If you are interested in changing your major to math, please read and follow the instructions that can be found in the COSAC website. The change of major request is subject to department approval and may require approval from the College of Science. All forms must be submitted to COSAC.

 What do I need to request a change of major to math?

 A C or better in Calculus I (Math 30 or Math 30X), Calculus II (Math 31 or 31X), Calculus 3 (Math 32 or 32X), Discrete Math (Math 42) and Linear Algebra (Math 39) ;
 A 2.5 math GPA.
Students who have 60 units or more are required to submit a personal roadmap to graduation in their proposed major i.e we want to see a semesterbysemester timeline of courses to completion of the proposed major. A list of major and university requirements can be found on the online catalogs. Note that requests that result in delaying graduation may be denied.

 What is the hardest part of the major? How do I make it less hard?

That depends on whom you ask. What is difficult to you may not be difficult to others. It is generally agreed that Math 108, Math 128A/B, Math 131 A/B are more abstract, more rigorous and more challenging than some other required courses. You should not plan on taking more than one of those in a regular semester. Each of Math 128 and Math 131 can take up as much time as two regular classes.
Talking to your advisor is the best way to work out your difficulties and avoid difficulty situations (such as taking too many difficult classes). Working with other students and developing friends and community is another way to making the process more enjoyable.

 What does "discrete" and "continuous" math mean?

Roughly speaking, discrete mathematics deals with the mathematics of countable things (a countable set is one whose elements can be counted, such as the positive integers). So number theory, algebra, logic, etc. are closely related to discrete math. Continuous math is about studying things which cannot be counted this way, like the real numbers between 0 and 1. Calculus, differential equations, probability, etc. are more related to continuous math. These mathematics feel different but frequently help each other.

 What does "pure" and "applied" math mean?

Pure mathematics generally refers to the study of mathematics for its own sake without any regard to its applications. Even though it is generally associated with rigor and abstraction, this aspect makes it similar to art. For trained eyes, mathematics can be beautiful and exquisite, just like a painting. Examples of areas which are usually considered pure mathematics are abstract algebra, topology, and number theory. But each of these areas have been applied to real world problems. Lie Algebras are used in physics, knot theory is being applied to protein folding, and number theory is used in cryptography. So beautiful mathematics can be useful as well.
Applied mathematics is directly motivated by real world problems, but we cannot escape rigor and abstraction. There are still theorems to be proven, algorithms to be developed and evaluated, errors to be estimated.

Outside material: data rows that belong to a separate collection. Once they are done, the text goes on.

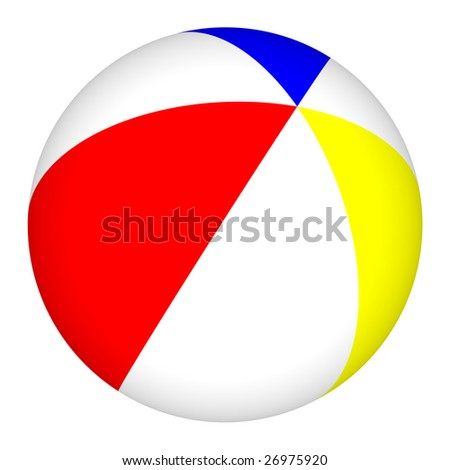Computer generated image of a colorful 3D beach ball isolated on a white background.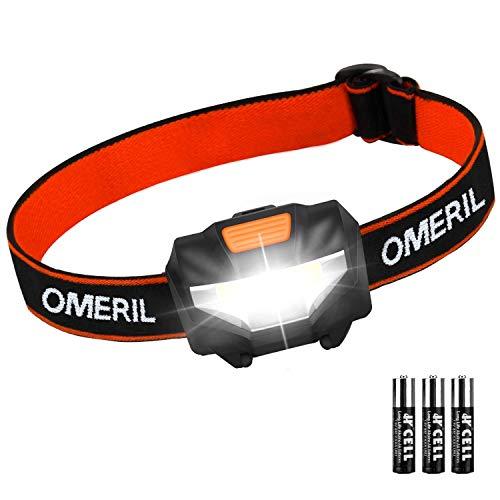 Luce Frontale LED, OMERIL Torcia Frontale Impermeabile con 3 Modalit di Illuminazione, Lampada da Testa per Running, Campeggio, Corsa, Speleologia, Arrampicata, Pesca, Leggere(3 AAA Batterie Incluse)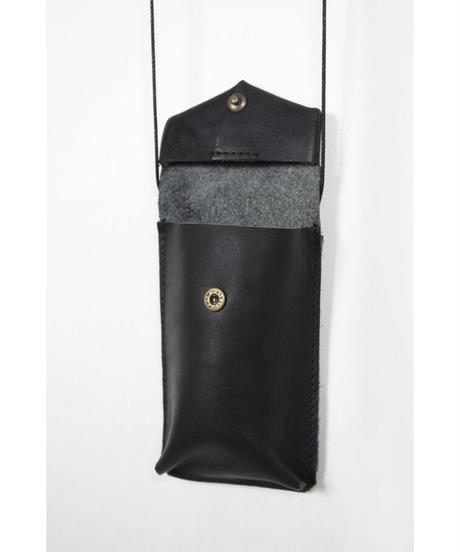 ac-22B7  black key pouch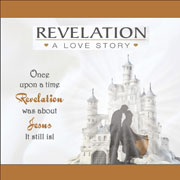 Revelation A Love Story
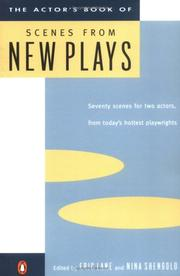 Cover of: The Actor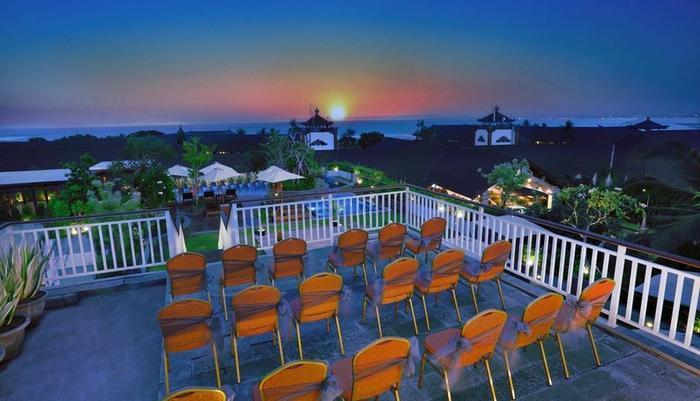 favehotel Kuta Kartika Plaza - Roof Top
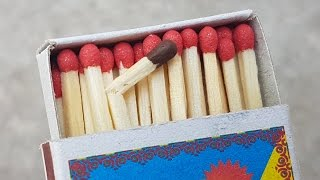 Download 4 Awesome Tricks with Matches Video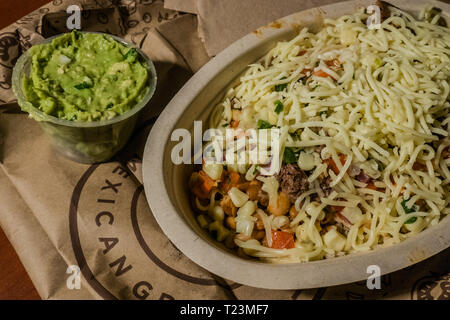 chipotle take out bowl - Stock Image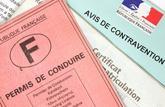 France - Danemark : les PV auto seront payés par les mauvais conducteurs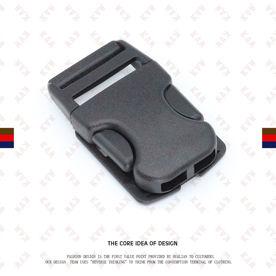 M980-25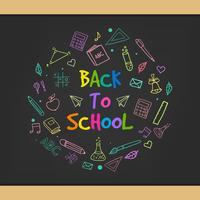 Tillbaka till skolan krita doodle bakgrund på svart tavla
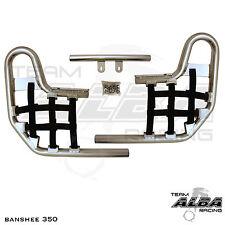 TRX 400EX TRX400EX Honda   Nerf Bars  Alba Racing      Silvr/Blk 211 T1 SB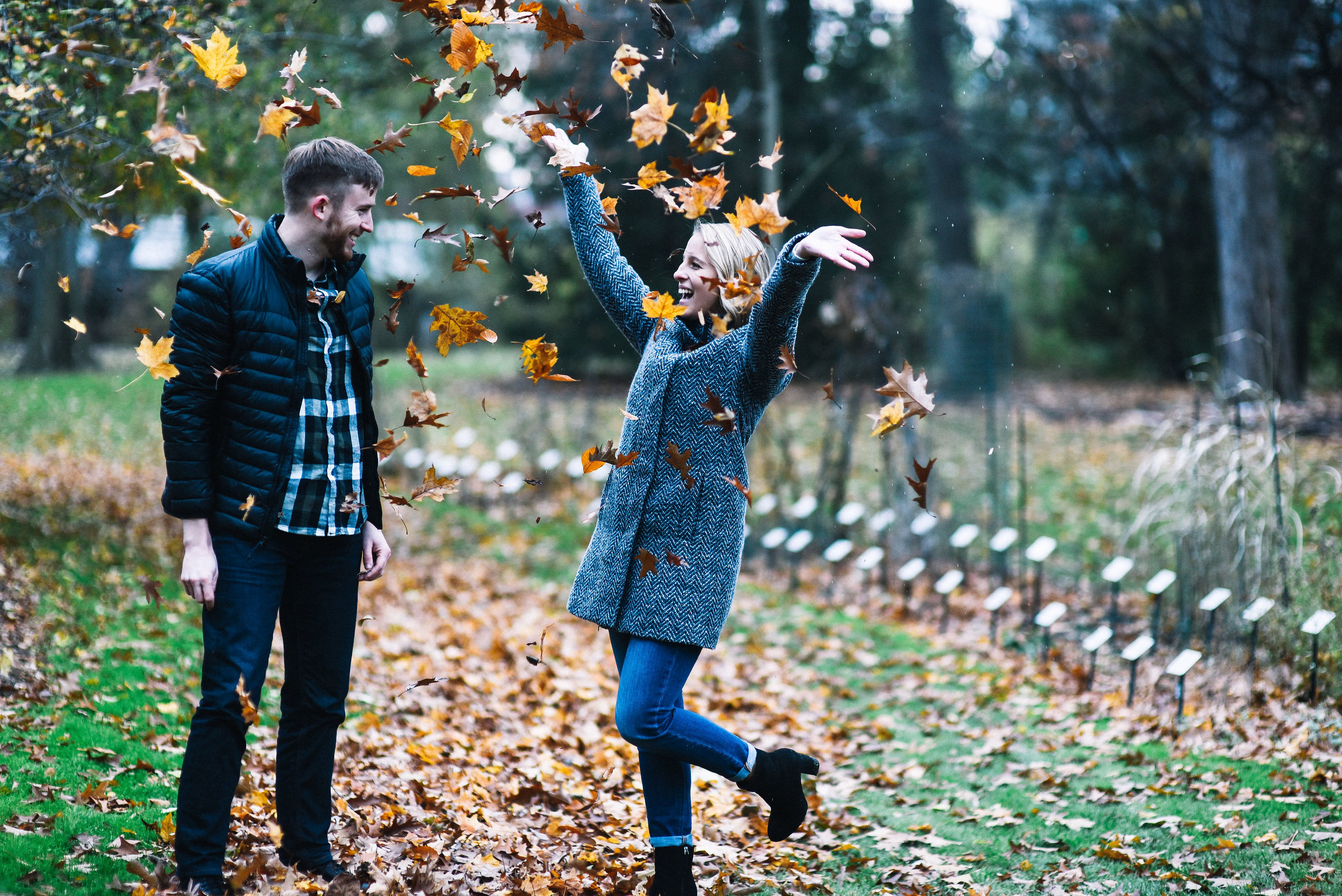 East_Lansing_Engagement_Photos-68.jpg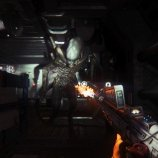 Скриншот Alien: Isolation – Изображение 9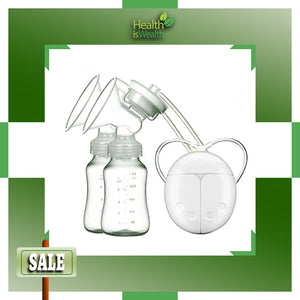 Electric Breast Pumps (white)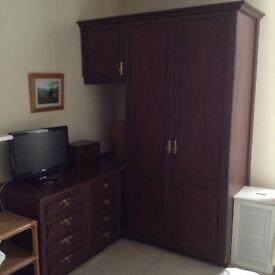Full range of mahogany coloured wardrobes and drawer units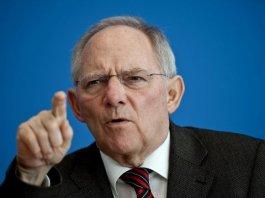 Wolfgang-Schäuble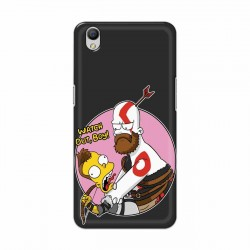 Buy Oppo A37 Watch Out Boy Mobile Phone Covers Online at Craftingcrow.com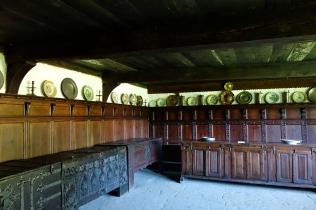 Ostenfeldgården, opbevaringsrum, med mulighed for modtagelse af gæster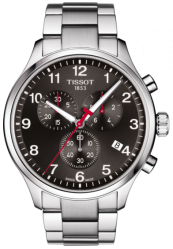 Часы наручные TISSOT CHRONO XL CLASSIC ASIAN GAMES EDITION T116.617.11.057.02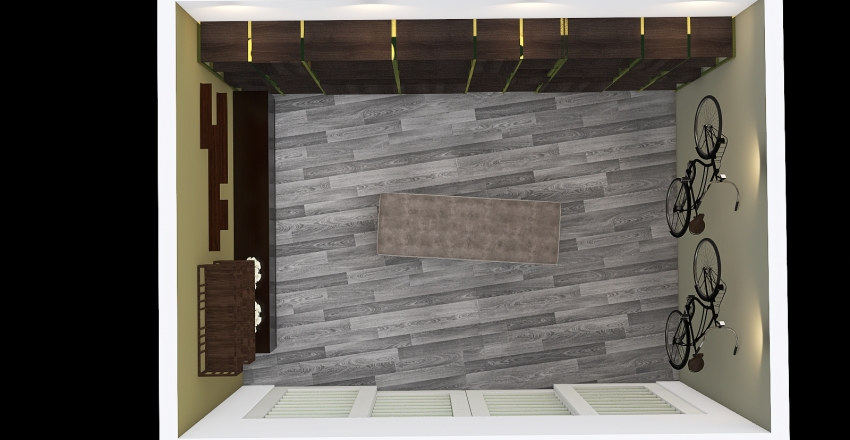 FLANDES Interior Design Render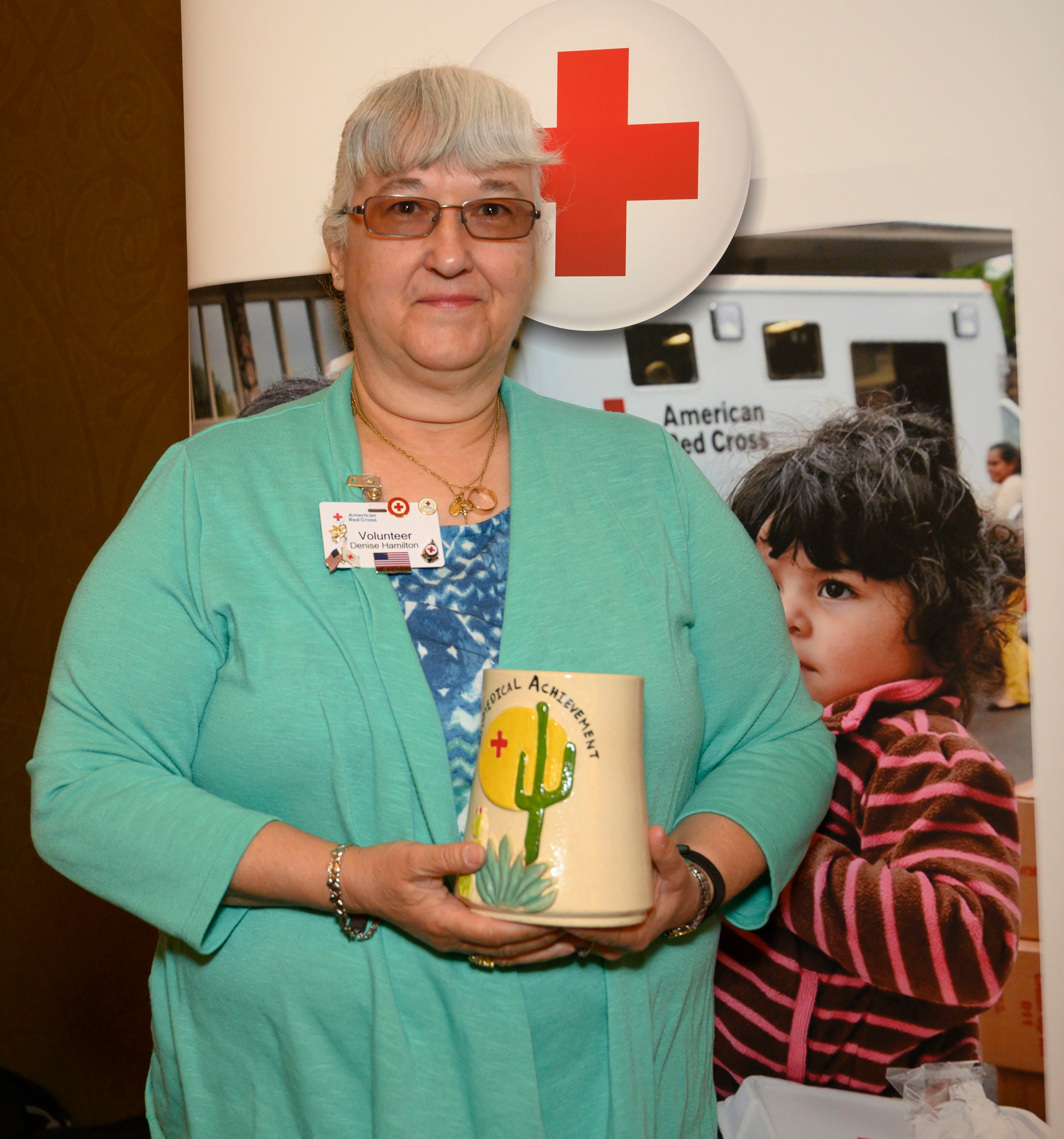 Photo Credit to the American Red Cross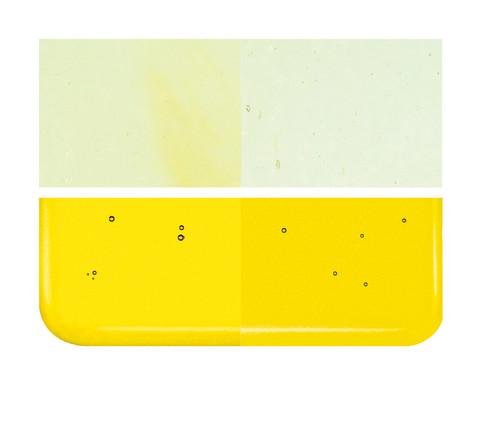 Bullseye Glass Yellow Transparent, Dbl-rolled 001120-0030-F-1010
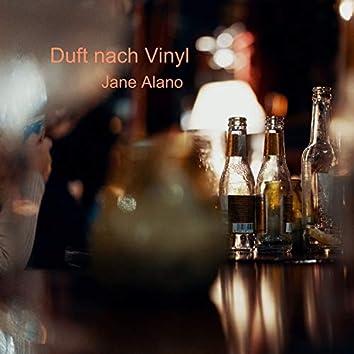 Duft nach Vinyl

Examples of areas commonly considered applied mathematics are differential equations, numerical analysis, operation research, statistics, actuarial science. Differential equations is sometimes referred to as the mathematical language of science and engineering because many laws and principles of science can be expressed as a differential equation. For example, in calculus you learn that Newton's second law, F = ma, as applied to a free falling object, can be written as a differential equation, x"(t)=g. Applied mathematics is not as simple as "plugging it in". In high school, you learned how to solve a system of 2 linear equations with 2 unknowns. What if you have 1,000,000 equations and 1,000,000 unknowns? Can you still use the same method? Assuming there is a solution to the problem, the answer is "Sure. Why not?". You can use a method called Gaussian elimination to find the answer to the system of equations... in theory. We are talking about 1,000,001,000,000 coefficients. That's a LOT of numbers to remember. And it would require 1,000,000,999,996,500,002 arithmetic operations (How long are you willing to work on this?) And if you use a computer, there are other issues like memory, efficiency, accuracy, and stability. The problem of solving a large or illbehaved system of equations comes up in so many applications that we offer an entire course on the subject, Math 143M.